List every distinct term ending in the word "system" that appears in the patent claims below.

SUPPLIED TEXT
================================

2. The method of claim 1, wherein training the ML network comprises training a plurality of ML subnetworks, wherein each ML subnetwork is trained to predict each initial first arrival from, at least in part, the corresponding training subset.
3. The method of claim 2, further comprising:
forming a plurality of input subsets from the plurality of time-space waveforms; and
determining a plurality of predicted first arrivals using the plurality of ML subnetworks,
wherein each predicted arrival is associated to a corresponding input subset, and
wherein each ML subnetwork is used to predict a predicted first arrival from, at least in part, the corresponding input subset.
4. The method of claim 3, wherein forming the plurality of input subsets comprises using the training bins, and wherein each waveform of the input subset is located in a corresponding training bin.
5. The method of claim 1, wherein the data domain comprises a common-depth-point domain.
6. The method of claim 1, wherein each time-space waveform of a corresponding training subset is associated to a spatial coordinate, and wherein a spatial coordinate of the at least one time-space waveform is a closest spatial coordinate to an average of the spatial coordinates of all time-space waveforms of the corresponding training subset.
7. The method of claim 2, further comprising:
generating, using the seismic processing system, a seismic image based, at least in part, on the plurality of predicted first arrivals; and
determining, using a seismic interpretation system, a drilling target in the subsurface region based, at least in part, on the seismic image.
8. The method of claim 7, further comprising:
planning, using a wellbore planning system, a planned wellbore trajectory to intersect the drilling target; and
drilling, using a drilling system, a portion of a wellbore guided by the planned wellbore trajectory.
9. The method of claim 1, wherein the ML network comprises a convolutional neural network.
10. The method of claim 1, further comprising:
receiving, by the seismic processing system, a second plurality of time-space waveforms organized in a third data domain, wherein the extent of the second data domain comprises an extent of the third data domain; and
predicting, using the seismic processing system and the trained ML network, a plurality of predicted first arrivals based, at least in part, on the second plurality of time-space waveforms.
11. The method of claim 2, wherein the seismic dataset comprises a plurality of observed time-space waveforms acquired by a seismic acquisition system, and wherein the method further comprises:
predicting the plurality of first arrivals using the trained ML network based, at least in part, on the plurality of observed time-space waveforms;
receiving a seismic velocity model of the subsurface region of interest; and
generating an updated seismic velocity model iteratively, or recursively, until a stopping condition is reached, wherein generating the updated seismic velocity model comprises:
generating a synthetic seismic dataset based, at least in part, on the seismic velocity model and a geometry of the plurality of observed time-space waveforms, and
updating, the seismic velocity model based, at least in part, on the synthetic seismic dataset, the plurality of predicted first arrivals and the plurality of observed time-space waveforms.

================================

SUPPLIED MATERIAL

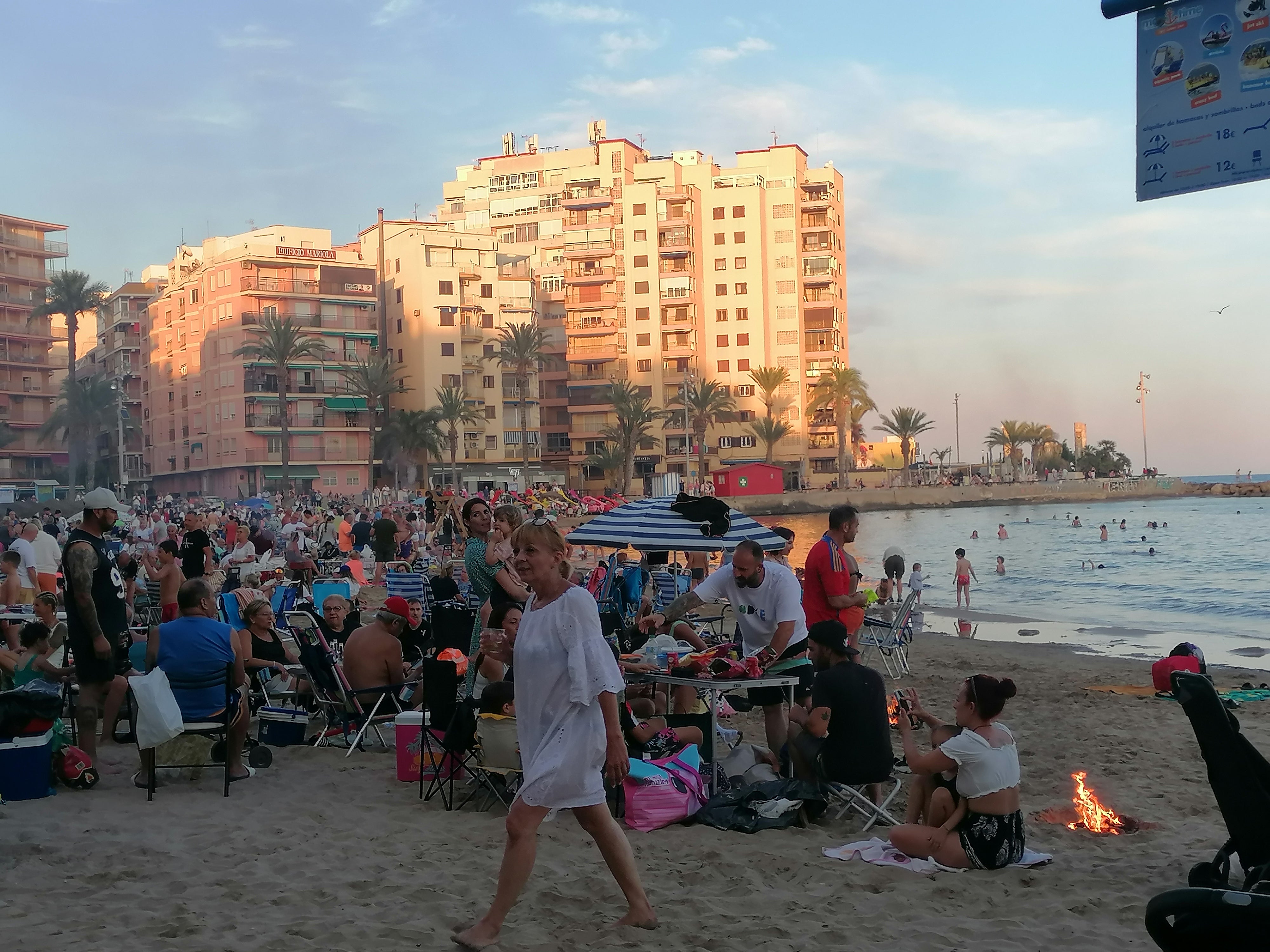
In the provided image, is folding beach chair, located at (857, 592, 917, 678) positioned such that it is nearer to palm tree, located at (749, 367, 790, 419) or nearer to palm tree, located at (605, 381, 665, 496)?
palm tree, located at (605, 381, 665, 496)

================================

RESULT OF THIS EXERCISE
- seismic processing system
- seismic interpretation system
- wellbore planning system
- drilling system
- seismic acquisition system